+++ SOURCE TEXT

Booker, other senators push to restore Child Tax Credit payments in next spending bill – NJ.com

For Alina McKnight of Newark, a single mother of three, the monthly Child Tax Credit payments she received allowed her to afford school supplies, an internet connection for virtual learning, food, heat and other essentials.

“My children come first in my house,” McKnight said on a virtual roundtable held by the advocacy group New Jersey Citizen Action. “Their wellbeing and their mental health is very important. They need to focus on school, they need to focus on their future. This has been comforting to know there is help out there.”

The expanded Child Tax Credit — $3,600 a year for children under 6 and $3,000 for those 6-17 — expired Dec. 31.

While a one-year extension was part of the 10-year, $1.75 trillion bill that passed the House, it failed to get the votes needed for Senate approval when U.S. Sen. Joe Manchin, D-W.Va., came out against along with Senate Republicans.

That has led U.S. Sen. Cory Booker and other Senate Democrats to launch a new effort to include an expanded Child Tax Credit in whatever social spending bill does emerge from Congress.

“This is a very scary and uncertain time for all of us,” said Stephanie Dawson of Edison, married with a toddler. “If my family is struggling with the high cost of raising a young child, other families are struggling even more.”

++++++
+++ LISTED ENTRIES

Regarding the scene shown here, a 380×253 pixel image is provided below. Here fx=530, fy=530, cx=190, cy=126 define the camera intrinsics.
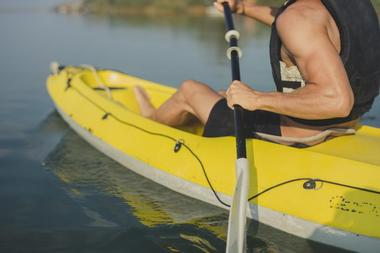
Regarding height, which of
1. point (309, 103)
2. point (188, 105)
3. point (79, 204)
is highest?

++++++

ACTION ITEM A.
Based on the Child Tax Credit article, why did the one-year extension in the House-passed bill fail to win Senate approval?
ACTION ITEM B.
Reproduce the stretch of the Child Tax Credit article from "While a one-year" through "emerge from Congress.", swapping "one-year" for "two-year".

WRITTEN SOLUTION A.
The extension failed to get the votes it needed because U.S. Sen. Joe Manchin, D-W.Va., came out against it along with Senate Republicans.

WRITTEN SOLUTION B.
While a two-year extension was part of the 10-year, $1.75 trillion bill that passed the House, it failed to get the votes needed for Senate approval when U.S. Sen. Joe Manchin, D-W.Va., came out against along with Senate Republicans.

That has led U.S. Sen. Cory Booker and other Senate Democrats to launch a new effort to include an expanded Child Tax Credit in whatever social spending bill does emerge from Congress.